TEXT BLOCK
+ + + + + + +

Some outliers from past the age of 70 onward suggest that older clients past retirement age are few and far in between. These outliers are subsetted into a new data frame to examine the means of ages with and without them as bases of comparison.

In [15]:
lower_bound = Q1-(1.5*IQR)
upper_bound = Q3+(1.5*IQR)

outliers_eurobank2 = eurobank2.loc[(eurobank2['age'] < lower_bound) | (eurobank2['age'] > upper_bound)]
average_age = round(eurobank2.age.mean(), 2)
print('The average of age in the original data frame is %s.' % average_age)

average_age_outliers_eurobank2 = round(outliers_eurobank2.age.mean(),2)
print('The average of age of outliers is %s.' % average_age_outliers_eurobank2)
The average of age in the original data frame is 40.86.
The average of age of outliers is 76.8.

The average age of clients as outliers in this dataset is 76.8 years old. In this analysis, while we are generally interested in data sensitive to outliers, we are equally interested in examining the dataset that is resistant to these outliers as a basis of comparison.

Removing the outliers from the age variable yields little observable significance, as shown below. For example, the average age has only been reduced by 0.37, the standard deviation by 0.62, with no difference in the median age with or without outliers.

In [16]:
# Boxplot of age without outliers as another way of showing distribution
fig = plt.figure(figsize = (8,4))
plt.title ('Age Distribution of Clients Without Outliers')
plt.xlabel('Client Age')
plt.ylabel('Clients')
sns.boxplot(data=eurobank2['age'], palette="PuBu", orient='h', showfliers = False)
plt.show()

filter = (eurobank2['age'] >= Q1 - 1.5 * IQR) & (eurobank2['age'] <= Q3 + 1.5 *IQR)
summary_stats_2 = round(eurobank2.loc[filter].describe().T,2)
summary_stats_2.drop(['count'], axis=1, inplace=True)
summary_stats_2.rename (columns={'mean':'Mean', 'std': 'Standard Deviation', 'min': 'Minimum', \
                                 '25%':'Q1', '50%': 'Median', '75%':'Q3', 'max':'Maximum'}, inplace=True)
summary_stats_2
Out[16]:
Mean Standard Deviation Minimum Q1 Median Q3 Maximum
age 40.49 9.82 18.00 33.00 39.00 48.00 70.00
balance 1,347.12 2,996.60 -8,019.00 71.00 444.00 1,411.00 102,127.00
duration 257.48 256.99 0.00 103.00 179.00 318.00 3,881.00
campaign 2.77 3.10 1.00 1.00 2.00 3.00 63.00
In [17]:
# Computing Means, Standard Deviations, and Observing Differences
mean_2 = round(eurobank2.loc[filter]['age'].mean(),2)
mean_difference = round((mean_1 - mean_2),2)

+ + + + + + +

Carry the notebook excerpt on client age outliers forward from its last line. The listing that comes next is separate material, unrelated to the notebook excerpt on client age outliers.

SOURCE MATERIAL
+ + + + + + +

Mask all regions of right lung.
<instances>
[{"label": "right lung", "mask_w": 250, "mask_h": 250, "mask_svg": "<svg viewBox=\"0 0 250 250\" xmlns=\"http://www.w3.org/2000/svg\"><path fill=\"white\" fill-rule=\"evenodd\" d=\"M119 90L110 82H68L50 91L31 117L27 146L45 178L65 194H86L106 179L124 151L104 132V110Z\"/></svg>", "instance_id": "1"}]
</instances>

+ + + + + + +

RESULT OF THE EXERCISE
std_2 = round(eurobank2.loc[filter]['age'].std(),2)
std_difference = round((std_1 - std_2),2)
median_2 = round(eurobank2.loc[filter]['age'].median(),2)
median_difference = round((median_1 - median_2),2)

print('The mean age without outliers is %s.'%mean_2)
print('The standard deviation of the age variable without outliers is %s.'%std_2)
print('The median age without outliers is %s.'%median_2)

print("\n")

print('The difference between the mean with outliers and the \
mean without outliers is %s.'%mean_difference)
print('The difference between the standard deviation with outliers and the \
standard deviation without outliers is %s.'%std_difference)
print('The difference between the median with outliers and the \
median without outliers is %s.'%median_difference)
The mean age without outliers is 40.49.
The standard deviation of the age variable without outliers is 9.82.
The median age without outliers is 39.0.


The difference between the mean with outliers and the mean without outliers is 0.37.
The difference between the standard deviation with outliers and the standard deviation without outliers is 0.62.
The difference between the median with outliers and the median without outliers is 0.0.

A histogram showing the distribution of the age variable is plotted below.

In [18]:
# Plotting a histogram to show distribution
fig = plt.figure(figsize = (8,8))
plt.hist(eurobank['age'], bins=10, color='steelblue', alpha=0.9, rwidth=.97)
plt.title ('Age Distribution of Clients')
plt.xlabel('Age') 
plt.ylabel('Count')
plt.show()

# mode = eurobank2.mode('age', numeric_only=True)
# print('The mode is %s.'%mode)

print('The information below shows the mode for the age variable:')
eurobank.loc[:,'age'].mode()
The information below shows the mode for the age variable:
Out[18]:
0   39.00
dtype: float64

There are more clients who are 39 years old than any other age. While age is one relevant variable in this dataset, it is worthwile to examine the distribution of account balances as follows:

In [19]:
# Plotting a histogram to show distribution
fig = plt.figure(figsize = (8,8))
plt.hist(eurobank2['balance'], bins=10, color='steelblue', alpha=0.9, rwidth=0.7)
plt.title ('Balance Distribution of Clients')
plt.xlabel('Balance') 
plt.ylabel('Count')
plt.show()

print('The following values represent the number of data points between each bin:')

counts, bin_edges = np.histogram(eurobank2['balance'], bins=10)
print(counts)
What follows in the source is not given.